Now copying the application source files are at the end of the Dockerfile. These files tend to change often so this layer will create itself each time when copying over application files into our container's working directory.

CMD

The final step will execute the application. We're working with the commands that we normally start a FastAPI project with but now in the form of comma separated parameters. We're executing the app object in the app file on localhost port 80.

Build Image

Now that we know what's going on in our Dockerfile, we use a specific command to build an image using the file. The command below will build our image. The -t argument will specify the name of our image.

docker build -t fastdockerimage .

The first time you build your image a long list of installation steps are are shown.

docker-new-build.png

The next time, cached layers are used and you notice a much faster build time. The cached layers are used. The lengthy python downloads are avoided. The cached lines are shown in the screenshot below.

docker-new-build-cached.png

RUN Container

If you're using Docker Desktop, you can see your newly created image as shown below.

docker-image.png

With our new Docker image we can now create and run a Docker Container.

docker run -d --name fastdockercontainer -p 80:80 fastdockerimage

We're running the container and specifying the container name as fastdockercontainer running on exposed port 80 (mapped to the internal container port 80) from on our new image called fastdockerimage.
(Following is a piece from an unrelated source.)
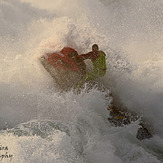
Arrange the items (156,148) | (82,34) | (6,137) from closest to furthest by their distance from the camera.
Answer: (6,137)
(156,148)
(82,34)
The -d argument indicates detached mode, so you can close your terminal and the terminal will still run. The Container ID is also printed to the terminal.

docker-build-container.png

Docker desktop now shows our running container.

docker-container.png

We can hit the container on localhost port 80 as usual. The application is not just running on a local Uvicorn server on our OS but in fact running on an isolated container environment.

docker-localhost.png

This article was meant to clarify the basics of running a FastAPI project in Docker. Future articles will build on these foundational steps to build a real world production level project.